▶ [Your goal]:
Turn the entries below into a Markdown table with the columns Row and Line, giving each line its own numbered row and skipping blank lines. Leave the pictures out of the table.

▶ [Spatial reasoning entries]:
- - - -

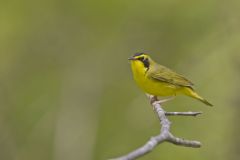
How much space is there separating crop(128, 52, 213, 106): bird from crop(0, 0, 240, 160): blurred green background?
2769 millimetres

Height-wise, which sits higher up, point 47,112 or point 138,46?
point 138,46

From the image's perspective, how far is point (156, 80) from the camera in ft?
21.7

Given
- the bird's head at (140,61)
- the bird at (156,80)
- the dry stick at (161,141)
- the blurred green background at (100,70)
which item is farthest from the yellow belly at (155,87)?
the blurred green background at (100,70)

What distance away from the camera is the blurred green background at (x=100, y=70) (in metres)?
10.1

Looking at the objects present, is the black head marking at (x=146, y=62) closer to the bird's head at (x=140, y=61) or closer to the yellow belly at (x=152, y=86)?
the bird's head at (x=140, y=61)

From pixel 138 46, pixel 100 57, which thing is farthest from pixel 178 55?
pixel 100 57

- - - -

▶ [Answer for this exercise]:
| Row | Line |
|---|---|
| 1 | How much space is there separating crop(128, 52, 213, 106): bird from crop(0, 0, 240, 160): blurred green background? |
| 2 | 2769 millimetres |
| 3 | Height-wise, which sits higher up, point 47,112 or point 138,46? |
| 4 | point 138,46 |
| 5 | From the image's perspective, how far is point (156, 80) from the camera in ft? |
| 6 | 21.7 |
| 7 | Given |
| 8 | - the bird's head at (140,61) |
| 9 | - the bird at (156,80) |
| 10 | - the dry stick at (161,141) |
| 11 | - the blurred green background at (100,70) |
| 12 | which item is farthest from the yellow belly at (155,87)? |
| 13 | the blurred green background at (100,70) |
| 14 | What distance away from the camera is the blurred green background at (x=100, y=70) (in metres)? |
| 15 | 10.1 |
| 16 | Looking at the objects present, is the black head marking at (x=146, y=62) closer to the bird's head at (x=140, y=61) or closer to the yellow belly at (x=152, y=86)? |
| 17 | the bird's head at (x=140, y=61) |
| 18 | From pixel 138 46, pixel 100 57, which thing is farthest from pixel 178 55? |
| 19 | pixel 100 57 |